DDoS Attacks: 3 Common Motivations


Dan Ennis CEO

Modern distributed denial-of-service (DDoS) attackers are leveraging the convenience of the cloud to access the computing power required to execute “mega” DDoS attacks. The consequence of a DDoS attack on a business can be far reaching and directly contributes to significant revenue loss, customer data breaches and damage to brand reputation.

However, many businesses today still believe that “it will never happen to me” and often do the bare minimum to protect their web systems and applications from such attacks. Understanding the motivation behind a DDoS attack can be helpful in determining the risk to your business as DDoS attacks become a growing problem in frequency and size.


  • Financial motivations: The most prevalent motivation behind an attack is financial gain. Cybercriminals are able to ransom or extort businesses with unprotected web systems and applications who want to avoid being attacked or wish to stop an attack. Often requesting hard to acquire bitcoins as payment with the ransom being increased by the day if a business can’t pay. This can lead to hours, if not days of downtime of e-commerce and other business critical applications.


  • Non-financial motivations: Of the many non-financial reasons a cybercriminal might launch an attack the most common include a protest or “hacktivism” against a business practice or organizations whose ideologies differ from theirs. For example, groups such as Anonymous have been known to attack businesses who have been affiliated with political candidates, have been deemed to be controlling the internet and even medical organizations for what they feel is questionable medical care of minors.

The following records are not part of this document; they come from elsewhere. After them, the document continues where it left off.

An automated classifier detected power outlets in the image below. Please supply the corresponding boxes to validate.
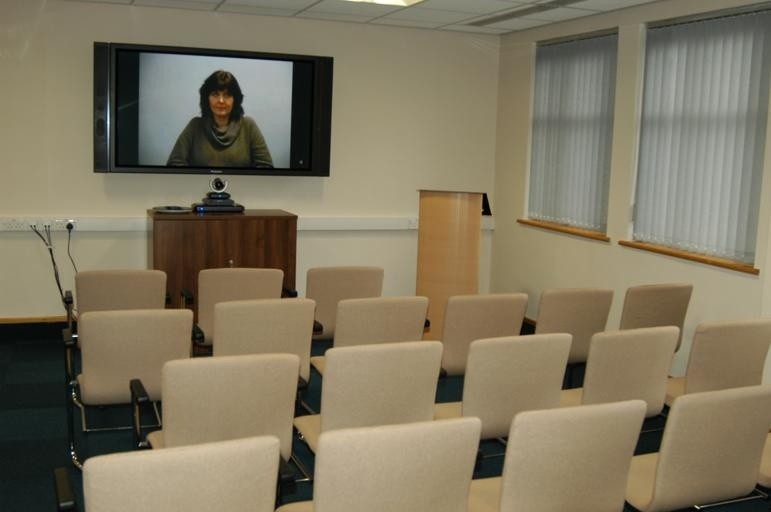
[0,219,79,233]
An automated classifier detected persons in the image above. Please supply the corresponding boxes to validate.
[166,70,273,168]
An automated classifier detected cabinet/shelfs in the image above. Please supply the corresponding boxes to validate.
[145,208,298,311]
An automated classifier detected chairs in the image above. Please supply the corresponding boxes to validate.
[664,320,771,408]
[468,400,646,510]
[307,267,383,342]
[60,308,193,473]
[620,283,695,353]
[277,416,482,510]
[129,353,311,483]
[536,287,615,368]
[560,326,680,420]
[209,297,316,419]
[424,292,529,376]
[435,334,572,446]
[65,269,167,330]
[54,436,280,512]
[300,296,430,415]
[293,339,442,482]
[180,267,298,345]
[626,385,771,511]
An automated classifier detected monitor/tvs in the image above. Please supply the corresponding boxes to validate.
[89,32,334,179]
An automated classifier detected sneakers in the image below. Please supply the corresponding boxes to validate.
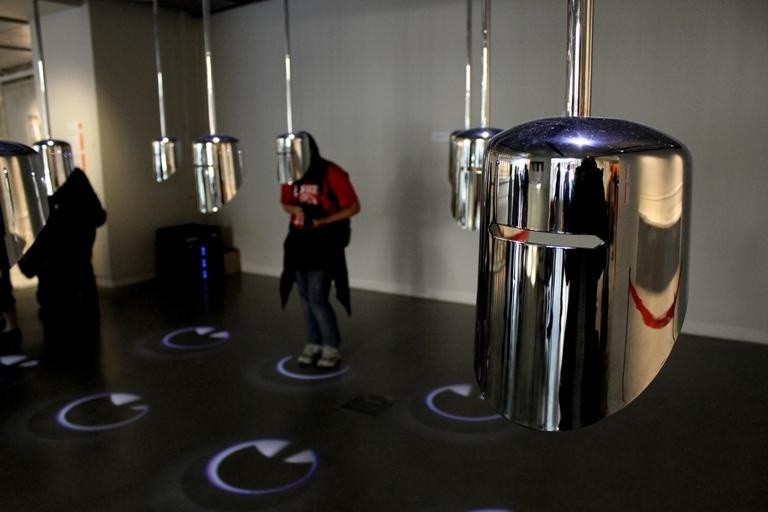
[298,343,321,366]
[317,346,341,369]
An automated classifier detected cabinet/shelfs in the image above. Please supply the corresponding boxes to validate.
[153,222,227,323]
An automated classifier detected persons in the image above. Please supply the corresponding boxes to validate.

  • Cover for targeted attacks: Another motivation that we are seeing more frequently is that a DDoS attack is used as cover for other more sophisticated targeted attacks. According to a Computer Weekly article published in October 2016, “The majority of DDoS attacks (53%) resulted in additional compromise, including viruses (46%), ransomeware (15%) and other malware (37%).” This same report found that 21% of these attacks resulted in customer data theft.


These top three motivations, along with a variety of other reasons, could be what brings down virtually any business, of any size, as it becomes easier for cyber criminals to access resources to launch a volumetric DDoS attack.

How to protect your business

Even as more businesses are turning to DDoS mitigation products and services, many are finding that conventional methods of inspecting all incoming traffic and relying on filtering or traffic anomaly detection cannot match the scale or sophistication of today’s DDoS attackers.

The Cloud-DMZ web security architecture takes a completely different approach to DDoS mitigation by processing web systems to first understand that application and how users access information, and then creating an agile replica of the original site to respond instantly to requests and eliminating the need for back-end processing. This secure replica is deployed in the cloud and can easily scale when a volumetric attack grows. As a result, Cloud-DMZ can easily contain any level of DDoS attack without impacting user experience and with virtually no attention from internal IT or security teams.